4. How do you juggle your very busy lifestyle with your young family?

There’s a lot to unpack here which I hope to devote some teaching time at church in the not-too-distant future. The question revolves around our theology of work. If you want to read ahead, Kara Martin is an Australian author who has tackled this issue in her books called “Workship” (https://www.workship.com.au/). The question seems to put “busy lifestyle” at odds with “young family”. In the same way, we often put “work” at odds with all our other priorities. We also tend to limit “work” as the stuff you get paid money to do.

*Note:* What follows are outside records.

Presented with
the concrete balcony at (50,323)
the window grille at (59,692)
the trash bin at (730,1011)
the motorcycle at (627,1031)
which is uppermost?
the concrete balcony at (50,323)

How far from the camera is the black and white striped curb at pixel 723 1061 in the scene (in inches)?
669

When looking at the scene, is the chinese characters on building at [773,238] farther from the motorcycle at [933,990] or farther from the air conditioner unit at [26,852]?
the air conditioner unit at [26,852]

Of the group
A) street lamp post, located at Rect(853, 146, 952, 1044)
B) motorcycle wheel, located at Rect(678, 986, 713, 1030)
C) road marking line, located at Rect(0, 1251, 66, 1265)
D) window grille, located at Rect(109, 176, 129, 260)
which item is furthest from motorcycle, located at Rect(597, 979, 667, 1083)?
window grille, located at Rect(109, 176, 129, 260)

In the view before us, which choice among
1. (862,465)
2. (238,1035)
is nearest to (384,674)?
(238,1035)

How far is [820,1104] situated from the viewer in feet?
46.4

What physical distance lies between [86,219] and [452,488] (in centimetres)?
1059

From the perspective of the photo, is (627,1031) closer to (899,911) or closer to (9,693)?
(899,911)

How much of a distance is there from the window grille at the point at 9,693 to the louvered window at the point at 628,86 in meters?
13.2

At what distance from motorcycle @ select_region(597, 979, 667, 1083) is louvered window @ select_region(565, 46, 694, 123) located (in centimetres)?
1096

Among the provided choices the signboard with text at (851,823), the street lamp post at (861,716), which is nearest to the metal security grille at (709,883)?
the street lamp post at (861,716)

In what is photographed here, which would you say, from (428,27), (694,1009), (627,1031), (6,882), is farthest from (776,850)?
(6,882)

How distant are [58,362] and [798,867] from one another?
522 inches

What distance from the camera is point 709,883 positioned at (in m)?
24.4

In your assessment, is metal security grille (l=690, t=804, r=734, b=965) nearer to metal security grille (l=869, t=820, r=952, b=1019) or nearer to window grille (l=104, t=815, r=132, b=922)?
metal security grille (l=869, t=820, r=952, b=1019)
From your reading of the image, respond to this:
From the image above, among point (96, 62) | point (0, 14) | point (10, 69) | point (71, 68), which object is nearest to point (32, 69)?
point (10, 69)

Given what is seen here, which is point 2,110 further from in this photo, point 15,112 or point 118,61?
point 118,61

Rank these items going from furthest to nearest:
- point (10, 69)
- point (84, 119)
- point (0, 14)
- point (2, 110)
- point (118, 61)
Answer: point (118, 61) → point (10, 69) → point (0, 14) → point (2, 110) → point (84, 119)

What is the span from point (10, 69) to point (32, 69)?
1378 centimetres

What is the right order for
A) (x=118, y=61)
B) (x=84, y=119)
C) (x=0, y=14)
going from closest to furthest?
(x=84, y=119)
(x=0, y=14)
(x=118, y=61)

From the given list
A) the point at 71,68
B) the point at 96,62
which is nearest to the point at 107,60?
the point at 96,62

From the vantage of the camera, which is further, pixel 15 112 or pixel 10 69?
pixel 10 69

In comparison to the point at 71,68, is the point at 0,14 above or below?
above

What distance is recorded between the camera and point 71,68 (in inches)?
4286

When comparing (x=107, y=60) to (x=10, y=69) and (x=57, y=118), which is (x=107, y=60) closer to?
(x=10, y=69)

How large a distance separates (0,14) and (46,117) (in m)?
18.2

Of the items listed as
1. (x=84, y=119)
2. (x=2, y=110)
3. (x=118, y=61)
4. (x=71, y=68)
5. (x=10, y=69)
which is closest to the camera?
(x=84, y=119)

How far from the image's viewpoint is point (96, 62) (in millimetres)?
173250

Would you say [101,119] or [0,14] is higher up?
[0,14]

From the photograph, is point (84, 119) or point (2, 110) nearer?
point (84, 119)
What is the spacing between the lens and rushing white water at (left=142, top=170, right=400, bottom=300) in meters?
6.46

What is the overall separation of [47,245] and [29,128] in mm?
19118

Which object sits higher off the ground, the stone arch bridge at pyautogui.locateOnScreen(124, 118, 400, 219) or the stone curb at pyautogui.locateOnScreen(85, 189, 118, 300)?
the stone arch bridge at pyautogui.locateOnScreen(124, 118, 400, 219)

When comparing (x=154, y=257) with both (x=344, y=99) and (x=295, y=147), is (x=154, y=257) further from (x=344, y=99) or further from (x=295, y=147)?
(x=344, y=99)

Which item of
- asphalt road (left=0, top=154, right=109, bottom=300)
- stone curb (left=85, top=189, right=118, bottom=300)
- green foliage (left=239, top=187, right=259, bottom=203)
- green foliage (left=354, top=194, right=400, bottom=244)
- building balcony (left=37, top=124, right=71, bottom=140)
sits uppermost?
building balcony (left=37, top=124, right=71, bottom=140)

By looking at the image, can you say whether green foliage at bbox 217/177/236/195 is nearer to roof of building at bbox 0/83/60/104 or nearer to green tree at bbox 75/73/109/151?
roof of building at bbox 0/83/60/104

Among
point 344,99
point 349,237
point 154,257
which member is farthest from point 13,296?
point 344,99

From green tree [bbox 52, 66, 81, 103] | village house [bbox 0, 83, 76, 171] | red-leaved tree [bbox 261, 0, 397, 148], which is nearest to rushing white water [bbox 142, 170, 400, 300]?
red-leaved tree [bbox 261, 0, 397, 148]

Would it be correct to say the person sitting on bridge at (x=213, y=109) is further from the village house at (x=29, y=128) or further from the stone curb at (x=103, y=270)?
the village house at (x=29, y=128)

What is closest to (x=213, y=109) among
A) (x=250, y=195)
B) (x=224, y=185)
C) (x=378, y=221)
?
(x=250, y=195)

Work is EVERYTHING we give our energy to - mental and physical - for the purpose of creating, building, helping and serving. Work is EVERYTHING that we do with the bodies God’s given us - because things require work to keep going. It’s a message you’ll find in Ecclesiastes - whether we’re in a season of work or enjoyment, if it’s ordained by God for you to do - you’ll find it GOOD. So “busy lifestyle” (assuming paid work) and “young family” both represent areas that God has given us to care for. They’re both work.

They aren’t two things to be juggled, but two things that are going to fill up one bucket - one bucket, which is your life. It’s finite. You also can’t overfill a bucket, something has to give. That means learning to prioritise. Learning to say no. We heard Sam say that he made a conscious choice to attend church with his family on Sundays. That’s a decision to say “no” to preaching on a Sunday (besides this one time for us!). That’s a “no” to good work that he’s gifted to, which becomes a “yes” to work that he’s prioritised for his family.

So to summarise in a short sentence - living a busy lifestyle just means the days are quite full. Not a bad thing! As a Godly parent, I hope those things reflect the right priorities of what God wants for our work - what gets our energy, and what gets our attention.

5. What does it look like to come home?

Sam gave a great answer on the feeling of what it is to come home - the feeling of settledness, to be where you long to be. I’m going to add a little to the answer - what’s the part just before coming home? Jesus gives us important points in the story.

Firstly, Luke 15:17 says that the younger son “came to his senses” - he REALISES. He realises that his father’s home is better splurging his inheritance. In our terms, it means realising that heaven with God is IN ALL CASES going to be better than what you can enjoy in your earthly life.

Secondly, and this is the main point for the younger son, coming home means a change of heart - he REPENTS. The apology is repeated: once rehearsed, once for real: “Father, I have sinned against heaven and against you. I am no longer worthy to be called your son”. To come home is to acknowledge where you’ve turned away from God, and to be made right with him through repentance.

Lastly, he packs up his stuff and footstep after footstep, he heads home - he RETURNS. He’s ready to face his father’s punishment, except for the counterpoint of the story - God rejoices at his son’s return. Coming home looks accept that God is a good father, that His house is a good home, that he treats his workers and his sons with absolute goodness.

For the record, here’s the ones Sam answered - sorry, we missed recording these responses on the recording:

  • As a parent, how do you personally and practically balance the need for discipline/ work ethic for your kids with the more important message of grace.

  • What was your biggest failure and how did looking up save you?

  • Did your talk give permission for us to party all the time?

  • How can we be the best version of ourselves, when we live in a world that expects us to do things / be accomplished? Do you have any practical tips to help us on this journey whether we are a student, a mid career parent or retiree?

  • What does it look like to come home?

And there’s one I simply can’t answer!!!!

  • What were the top three takeaways from your medical career that you apply to your current life?